To identify and harness development elements that work and give stakeholders input in the transformation of their communities, DDI will release design guidelines by summer.  The guidelines are intended to fill a significant gap in the City’s system planning.

In Portland, permits that comply with zoning are invariably approved with no design review.  The result can be a hodge podge of development that conflicts with existing buildings, alienate residents and destabilizes neighborhoods.

In comments submitted to the City for its Comprehensive Plan, DDI calls for increasing design review policies and analysis of development impacts in order to mitigate negative outcomes. The group also supports improved notification and neighborhood involvement processes and updates of the historic inventory.

Design guidelines DDI would like to see the City consider cover architectural character, building form and massing, relationship to adjacent buildings, preferred building materials, preservation of historic or culturally important buildings, streetscape components, pedestrian amenities, landscaping and public art as well as recommendations for incentives and regulatory approaches toward implementing the guidelines.

According to board member Linda Nettekoven, DDI is taking a proactive approach to inevitable growth. “I truly believe the way to effect positive change is to start initiatives with design. People need something to get excited about. Otherwise, you’re just reacting or running interference.”

With a 134 unit development with ground floor retail and tuck under parking planned for Division and 55th, the group recently expanded its reach up to 60th St. include the South Tabor and Mt. Tabor neighborhoods.

Typically, meetings begin by sharing opinions collected from surveys and comment boxes along Division. Among 500 comments processed, a remarkable consistency emerges. Residents want compatible building scale with existing architecture. That can translate into buildings no taller than three or four stories with set-backs that provide visual interest.

The group calls it context sensitive development that balances sustainability, historic preservation and vital public spaces sensitive to the neighborhood that surrounds it.

Ongoing discussion turns on who development ultimately serves. Is it visitors, existing residents, or those who come after?

City planners are believed to favor developers and swarms of anticipated new arrivals. Residents want meaningful involvement to protect neighbor’s visions and concerns.

With development churning through SE Portland residential streets and arterials, the ultimate goal of the group may be to influence government. DDI recommends the City implement a Quadrant Design Review Process.

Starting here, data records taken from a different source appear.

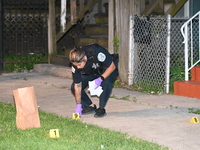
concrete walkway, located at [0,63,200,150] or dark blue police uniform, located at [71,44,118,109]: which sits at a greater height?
dark blue police uniform, located at [71,44,118,109]

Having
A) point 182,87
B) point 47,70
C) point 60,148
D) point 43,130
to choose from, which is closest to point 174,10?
point 182,87

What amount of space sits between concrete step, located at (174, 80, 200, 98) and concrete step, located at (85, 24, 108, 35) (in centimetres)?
381

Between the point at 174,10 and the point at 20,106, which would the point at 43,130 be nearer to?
the point at 20,106

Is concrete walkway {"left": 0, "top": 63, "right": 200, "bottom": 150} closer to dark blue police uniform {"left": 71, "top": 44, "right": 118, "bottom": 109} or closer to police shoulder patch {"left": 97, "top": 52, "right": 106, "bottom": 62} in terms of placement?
dark blue police uniform {"left": 71, "top": 44, "right": 118, "bottom": 109}

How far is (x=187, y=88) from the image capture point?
948cm

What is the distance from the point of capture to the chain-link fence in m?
10.1

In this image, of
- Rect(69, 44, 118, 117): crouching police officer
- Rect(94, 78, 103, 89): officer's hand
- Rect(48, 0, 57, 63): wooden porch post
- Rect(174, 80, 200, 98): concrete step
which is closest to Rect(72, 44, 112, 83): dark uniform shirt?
Rect(69, 44, 118, 117): crouching police officer

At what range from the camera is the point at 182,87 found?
31.4ft

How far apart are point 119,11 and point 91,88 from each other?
3.65 meters

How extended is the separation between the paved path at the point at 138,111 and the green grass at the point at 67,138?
31 cm

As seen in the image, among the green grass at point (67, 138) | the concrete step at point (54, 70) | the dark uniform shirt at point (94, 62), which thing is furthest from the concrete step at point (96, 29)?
the green grass at point (67, 138)

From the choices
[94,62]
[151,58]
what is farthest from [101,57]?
[151,58]

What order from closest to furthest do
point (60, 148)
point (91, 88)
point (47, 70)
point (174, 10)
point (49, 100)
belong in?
point (60, 148) < point (91, 88) < point (49, 100) < point (174, 10) < point (47, 70)

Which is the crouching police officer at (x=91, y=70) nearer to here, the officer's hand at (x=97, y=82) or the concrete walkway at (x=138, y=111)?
the officer's hand at (x=97, y=82)
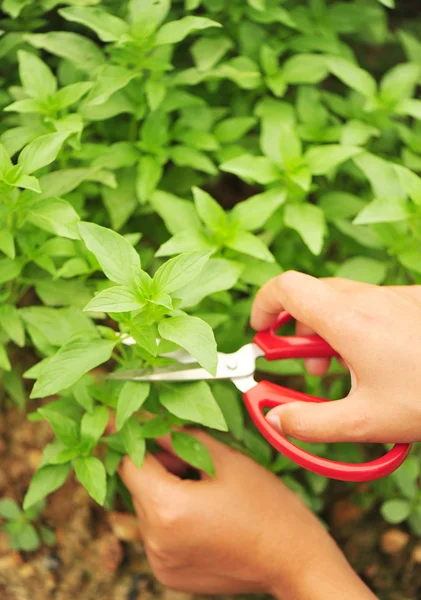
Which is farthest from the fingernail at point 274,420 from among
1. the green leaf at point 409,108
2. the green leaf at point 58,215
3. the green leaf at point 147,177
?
the green leaf at point 409,108

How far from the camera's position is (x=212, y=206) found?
1.30 meters

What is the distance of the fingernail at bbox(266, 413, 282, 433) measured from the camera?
3.40 ft

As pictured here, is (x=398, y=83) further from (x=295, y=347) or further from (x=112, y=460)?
(x=112, y=460)

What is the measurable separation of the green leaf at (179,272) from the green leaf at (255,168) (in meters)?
0.37

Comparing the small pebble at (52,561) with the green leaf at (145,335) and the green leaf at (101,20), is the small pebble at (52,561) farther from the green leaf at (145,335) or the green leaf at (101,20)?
the green leaf at (101,20)

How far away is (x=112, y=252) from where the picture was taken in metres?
1.00

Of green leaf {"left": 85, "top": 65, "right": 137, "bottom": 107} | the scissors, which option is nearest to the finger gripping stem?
the scissors

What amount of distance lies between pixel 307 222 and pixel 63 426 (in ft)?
A: 2.00

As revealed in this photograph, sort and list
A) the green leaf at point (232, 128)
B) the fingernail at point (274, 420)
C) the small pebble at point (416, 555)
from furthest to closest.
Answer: the small pebble at point (416, 555), the green leaf at point (232, 128), the fingernail at point (274, 420)

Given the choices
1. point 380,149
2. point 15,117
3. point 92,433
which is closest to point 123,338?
point 92,433

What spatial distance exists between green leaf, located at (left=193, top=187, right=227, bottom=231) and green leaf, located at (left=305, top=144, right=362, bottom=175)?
0.69 ft

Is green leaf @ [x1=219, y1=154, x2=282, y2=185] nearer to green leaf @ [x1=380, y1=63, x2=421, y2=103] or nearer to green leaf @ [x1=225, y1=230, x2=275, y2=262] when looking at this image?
green leaf @ [x1=225, y1=230, x2=275, y2=262]

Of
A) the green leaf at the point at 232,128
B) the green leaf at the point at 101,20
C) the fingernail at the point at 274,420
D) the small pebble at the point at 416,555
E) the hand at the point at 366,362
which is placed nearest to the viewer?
the hand at the point at 366,362

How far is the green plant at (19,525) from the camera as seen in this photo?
58.7 inches
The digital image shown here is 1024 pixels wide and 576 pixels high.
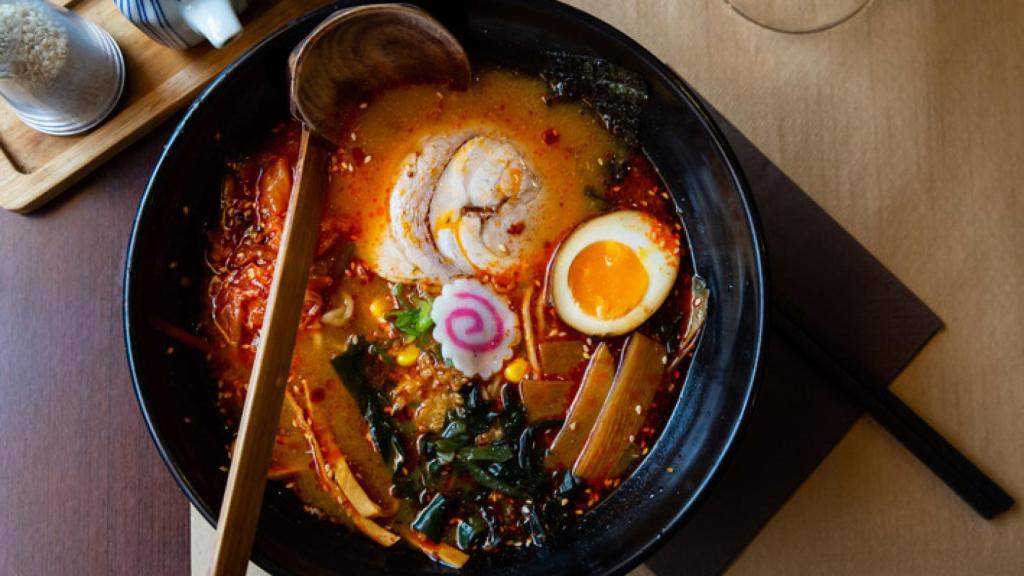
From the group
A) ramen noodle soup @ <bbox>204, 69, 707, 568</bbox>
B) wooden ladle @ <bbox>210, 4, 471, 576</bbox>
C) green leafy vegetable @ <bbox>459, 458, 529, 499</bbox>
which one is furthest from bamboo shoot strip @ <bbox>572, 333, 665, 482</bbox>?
wooden ladle @ <bbox>210, 4, 471, 576</bbox>

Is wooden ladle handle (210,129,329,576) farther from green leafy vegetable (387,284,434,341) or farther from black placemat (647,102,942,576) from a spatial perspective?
black placemat (647,102,942,576)

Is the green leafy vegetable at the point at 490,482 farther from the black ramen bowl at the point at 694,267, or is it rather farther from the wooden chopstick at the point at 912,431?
the wooden chopstick at the point at 912,431

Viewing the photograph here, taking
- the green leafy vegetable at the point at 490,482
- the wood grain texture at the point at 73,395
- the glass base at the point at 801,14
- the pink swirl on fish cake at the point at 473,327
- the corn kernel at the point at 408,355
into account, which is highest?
the glass base at the point at 801,14

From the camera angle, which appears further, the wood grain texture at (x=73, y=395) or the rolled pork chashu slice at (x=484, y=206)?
the wood grain texture at (x=73, y=395)

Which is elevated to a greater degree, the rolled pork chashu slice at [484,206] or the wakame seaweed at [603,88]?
the wakame seaweed at [603,88]

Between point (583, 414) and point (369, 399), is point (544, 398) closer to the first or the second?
point (583, 414)

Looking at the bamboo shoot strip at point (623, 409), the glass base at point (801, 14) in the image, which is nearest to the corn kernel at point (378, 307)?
the bamboo shoot strip at point (623, 409)

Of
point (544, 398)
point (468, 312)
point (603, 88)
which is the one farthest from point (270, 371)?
point (603, 88)
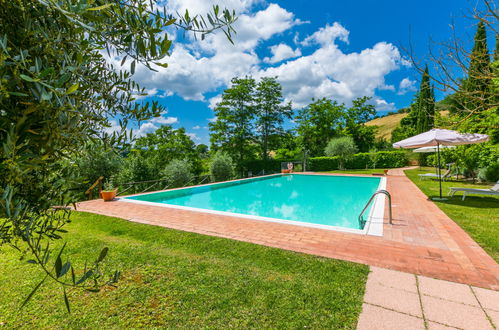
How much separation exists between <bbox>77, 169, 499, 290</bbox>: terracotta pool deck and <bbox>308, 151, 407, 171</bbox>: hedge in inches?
810

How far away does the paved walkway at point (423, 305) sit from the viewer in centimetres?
225

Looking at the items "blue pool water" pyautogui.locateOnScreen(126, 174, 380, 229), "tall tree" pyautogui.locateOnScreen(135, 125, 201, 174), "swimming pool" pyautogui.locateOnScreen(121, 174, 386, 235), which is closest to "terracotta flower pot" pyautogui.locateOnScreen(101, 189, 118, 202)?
"swimming pool" pyautogui.locateOnScreen(121, 174, 386, 235)

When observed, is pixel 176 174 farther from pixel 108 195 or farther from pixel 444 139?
pixel 444 139

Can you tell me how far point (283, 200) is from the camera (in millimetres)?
11555

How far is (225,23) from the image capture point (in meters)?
1.18

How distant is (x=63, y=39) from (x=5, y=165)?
21.8 inches

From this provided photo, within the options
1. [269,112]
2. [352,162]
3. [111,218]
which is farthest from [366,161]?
[111,218]

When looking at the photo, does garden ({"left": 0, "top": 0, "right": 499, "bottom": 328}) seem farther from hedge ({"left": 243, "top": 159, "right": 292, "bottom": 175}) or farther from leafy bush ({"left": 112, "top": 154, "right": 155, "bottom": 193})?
hedge ({"left": 243, "top": 159, "right": 292, "bottom": 175})

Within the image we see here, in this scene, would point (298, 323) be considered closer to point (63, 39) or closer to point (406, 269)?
point (406, 269)

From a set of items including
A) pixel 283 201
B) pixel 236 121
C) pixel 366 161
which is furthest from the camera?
pixel 366 161

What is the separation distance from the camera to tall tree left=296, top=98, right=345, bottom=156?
33.2m

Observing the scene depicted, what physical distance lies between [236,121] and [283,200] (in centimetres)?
1637

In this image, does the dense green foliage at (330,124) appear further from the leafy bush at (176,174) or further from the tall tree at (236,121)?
the leafy bush at (176,174)

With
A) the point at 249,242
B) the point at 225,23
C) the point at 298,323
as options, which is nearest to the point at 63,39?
the point at 225,23
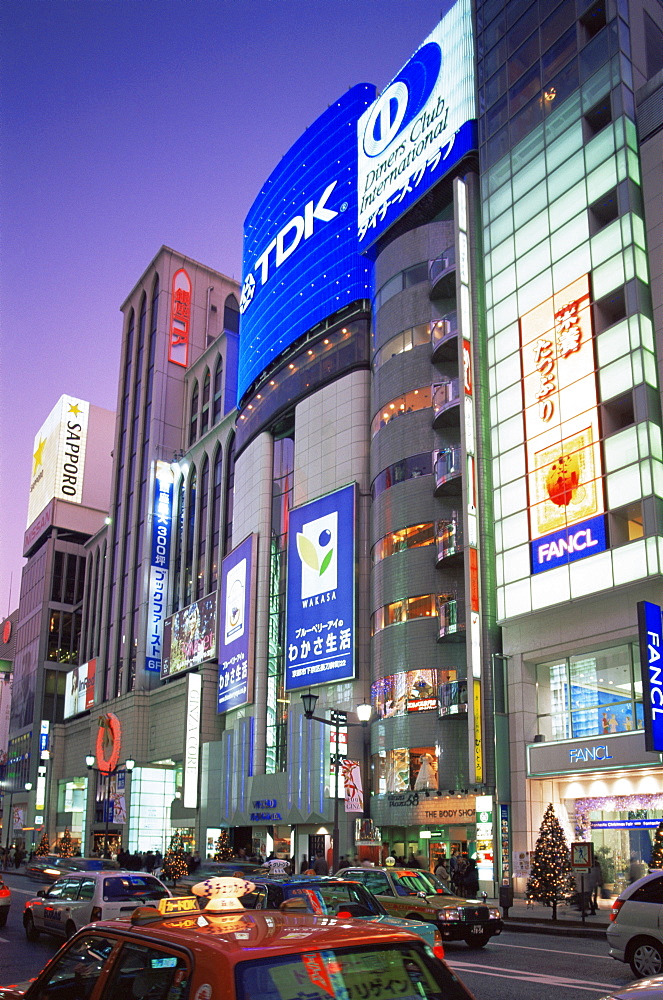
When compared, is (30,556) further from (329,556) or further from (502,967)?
(502,967)

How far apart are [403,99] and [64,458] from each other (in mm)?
82078

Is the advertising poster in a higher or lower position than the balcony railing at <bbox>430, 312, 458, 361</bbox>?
lower

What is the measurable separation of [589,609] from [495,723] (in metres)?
5.62

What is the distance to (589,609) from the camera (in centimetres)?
3272

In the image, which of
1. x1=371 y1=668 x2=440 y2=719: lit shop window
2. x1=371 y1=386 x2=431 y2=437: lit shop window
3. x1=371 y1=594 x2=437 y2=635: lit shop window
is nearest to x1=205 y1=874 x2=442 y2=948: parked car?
x1=371 y1=668 x2=440 y2=719: lit shop window

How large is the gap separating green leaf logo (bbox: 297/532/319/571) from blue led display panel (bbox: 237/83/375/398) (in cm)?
1252

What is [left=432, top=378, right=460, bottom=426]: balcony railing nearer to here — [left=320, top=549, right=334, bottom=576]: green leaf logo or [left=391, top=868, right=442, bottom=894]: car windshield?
[left=320, top=549, right=334, bottom=576]: green leaf logo

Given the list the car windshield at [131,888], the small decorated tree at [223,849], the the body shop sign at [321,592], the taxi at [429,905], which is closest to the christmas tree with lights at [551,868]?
the taxi at [429,905]

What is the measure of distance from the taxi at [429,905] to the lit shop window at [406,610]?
22384 mm

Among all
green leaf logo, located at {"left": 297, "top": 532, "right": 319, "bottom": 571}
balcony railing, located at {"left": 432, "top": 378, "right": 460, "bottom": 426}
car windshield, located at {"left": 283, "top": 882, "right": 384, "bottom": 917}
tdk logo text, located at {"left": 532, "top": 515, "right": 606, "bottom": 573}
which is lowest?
car windshield, located at {"left": 283, "top": 882, "right": 384, "bottom": 917}

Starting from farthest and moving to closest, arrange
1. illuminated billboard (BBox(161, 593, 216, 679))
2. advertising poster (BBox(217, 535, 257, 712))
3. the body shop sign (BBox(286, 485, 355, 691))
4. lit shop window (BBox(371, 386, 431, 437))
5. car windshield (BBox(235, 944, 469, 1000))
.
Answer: illuminated billboard (BBox(161, 593, 216, 679)) < advertising poster (BBox(217, 535, 257, 712)) < the body shop sign (BBox(286, 485, 355, 691)) < lit shop window (BBox(371, 386, 431, 437)) < car windshield (BBox(235, 944, 469, 1000))

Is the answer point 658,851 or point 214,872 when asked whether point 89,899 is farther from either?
point 658,851

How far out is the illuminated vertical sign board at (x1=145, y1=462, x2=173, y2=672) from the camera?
7481 centimetres

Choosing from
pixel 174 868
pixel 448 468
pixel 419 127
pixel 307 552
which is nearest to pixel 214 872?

While architecture is highly subjective, a committee member said good architecture can be like a conversation with the street. Friendly façades with overhangs, indentations, step-ups, step-downs, quality materials, variety and height limitations can create a rhythm along a street that entices pedestrians and ensures the vibrancy of the street and its economic health.

By contrast, stagnant planes create stagnant places that turn pedestrians, neighbors and shoppers away.

The group is an outgrowth of the Richmond Neighborhood’s Division Green/Main Street Plan, funded by donations from neighborhood associations and a recent SE Uplift grant.